_Passage_:
━━━━
Corporate other expense is comprised of:
| interest expense/income; | ||
| gain/loss on sale of assets; and | ||
| equity income (loss). |
The $1,169,000 increase in other expense is primarily due to:
| the non-recurring nature of the $714,000 in loan recovery income relating to our agricultural activities, realized in the first quarter of 2002; | ||
| $301,000 increase in interest expense on the Wellington ETRC borrowings, which can no longer be capitalized; and | ||
| $198,000 of loss on disposal of assets (mostly from fixed assets written off in conjunction with the closure of a 5-screen cinema in March 2003). |
17
Business Plan, Capital Resources and Liquidity
Business Plan
Our business plan is to continue to identify, develop and acquire cinema and live theater properties, focusing on those opportunities where we can acquire either the fee interest underlying such operating assets, or long term leases, which provide flexibility with respect to the usage of such leasehold estates. We intend to focus on acquisitions and development activities in Australia and New Zealand as we believe that there are currently better opportunities in these markets than domestically. We intend to dispose of our interest in Puerto Rico and have already disposed of all of our agricultural interests and assets. From time to time we may dispose of, or put to alternative use, our interest in various operating assets, in order to realize the real estate values of such assets.
Liquidity and Capital Resources
Our ability to generate sufficient cash flows from operating activities in order to meet our obligations and commitments drives our liquidity position. This is further affected by our ability to obtain adequate, reasonable financing and/or to convert non-performing or non-strategic assets into cash.
━━━━
_What the task asks_: Please carry the financial report passage forward from its last sentence on liquidity and capital resources.

_The data_:
━━━━
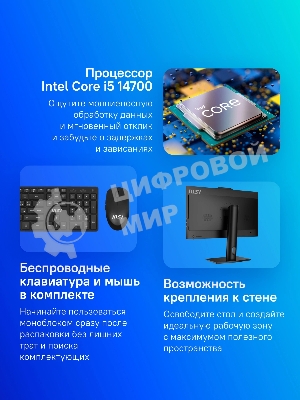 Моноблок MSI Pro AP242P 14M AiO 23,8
━━━━
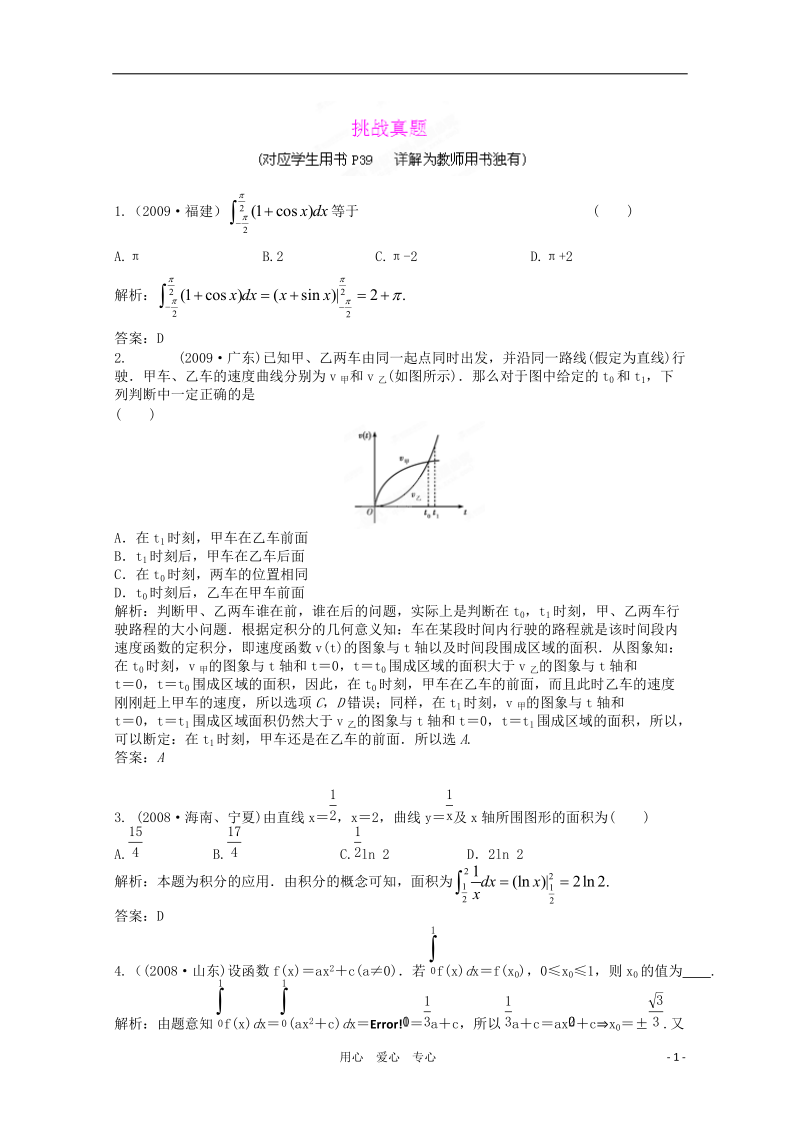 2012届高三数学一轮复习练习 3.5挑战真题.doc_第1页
━━━━
_Exercise output_:
Currently, our liquidity needs arise mainly from:
| working capital requirements; | ||
| debt servicing requirements; and | ||
| capital expenditures. |
Operating Activities
Cash used in operations was $1,058,000 in the 2003 Quarter compared with $379,000 in the 2002 Quarter. The change of $679,000 is primarily due to a pay down of our film rent payable.
Investing Activities
Cash used in investing activities during the 2003 Quarter was $64,000 compared to $5,436,000 during the 2002 Quarter. The change of $5,372,000 is primarily due to $4,342,000 decrease in capital purchases in the 2003 Quarter reflecting the completion of the Wellington ETRC and the absence of borrowing to finance other construction activities. Also, the 2002 Quarter included $714,000 in recovery of debt previously written off from the agricultural partnerships which will be non-recurring in nature, since we have discontinued our agricultural operations and disposed of our agricultural assets.
Financing Activities
Cash used in financing activities was $716,000 in the 2003 Quarter compared to $1,820,000 of cash provided by financing activities in the 2002 Quarter. The decrease of $2,536,000 is primarily due to a $1,928,000 decrease in new bank borrowings in New Zealand due to the completion of the Wellington ETRC and the absence of any construction activities during the 2003 Quarter requiring financing from sources other than cash on hand. Also, there was a global $608,000 increase in repayment of debt and minority distributions during the 2003 Quarter.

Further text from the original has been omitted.